● **WHAT TO DO**
**A.** Name every island mentioned in the passage on Lesvos below.
**B.** In the passage on Lesvos that follows, copy the text word for word from "The island’s port" to "firewater sold worldwide.".

● **SOURCE PASSAGE**
==*==

Greece’s third-largest island, after Crete and Evia, Lesvos is marked by long sweeps of rugged, desert-like western plains that give way to sandy beaches and salt marshes in the centre of the island. Further east are thickly forested mountains and dense olive groves (around 11 million olive trees are cultivated here).
The island’s port and capital, Mytilini town, is a lively place year-round, filled with exemplary ouzeries and good accommodation, while the north-coast town of Molyvos (aka Mythimna) is an aesthetic treat, with old stone houses clustered on winding lanes overlooking the sea.
Along with hiking and cycling, Lesvos is a mecca for birdwatching (more than 279 species, ranging from raptors to waders, are often sighted). The island boasts therapeutic hot springs that gush with some of the warmest mineral waters in Europe.
Despite its undeniable tourist appeal, hard-working Lesvos makes its livelihood chiefly from agriculture. Its olive oil is highly regarded, as is its ouzo – the island’s farmers produce around half of the aniseed-flavoured firewater sold worldwide.

==*==

● **EXERCISE DATA**
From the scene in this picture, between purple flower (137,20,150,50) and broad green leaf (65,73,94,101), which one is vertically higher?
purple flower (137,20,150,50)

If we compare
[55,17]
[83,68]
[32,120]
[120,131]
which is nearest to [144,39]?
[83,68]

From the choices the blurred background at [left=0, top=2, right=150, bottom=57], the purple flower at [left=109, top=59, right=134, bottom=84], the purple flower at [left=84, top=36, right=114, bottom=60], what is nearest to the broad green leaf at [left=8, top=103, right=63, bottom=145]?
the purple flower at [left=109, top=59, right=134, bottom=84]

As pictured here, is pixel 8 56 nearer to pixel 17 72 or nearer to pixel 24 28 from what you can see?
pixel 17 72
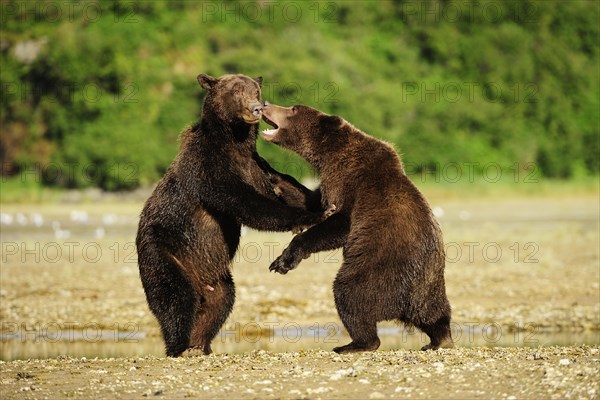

==*==

● **PROBLEM SOLUTIONS**
**A.** Lesvos, Crete, Evia

**B.**
The island’s port and capital, Mytilini town, is a lively place year-round, filled with exemplary ouzeries and good accommodation, while the north-coast town of Molyvos (aka Mythimna) is an aesthetic treat, with old stone houses clustered on winding lanes overlooking the sea.
Along with hiking and cycling, Lesvos is a mecca for birdwatching (more than 279 species, ranging from raptors to waders, are often sighted). The island boasts therapeutic hot springs that gush with some of the warmest mineral waters in Europe.
Despite its undeniable tourist appeal, hard-working Lesvos makes its livelihood chiefly from agriculture. Its olive oil is highly regarded, as is its ouzo – the island’s farmers produce around half of the aniseed-flavoured firewater sold worldwide.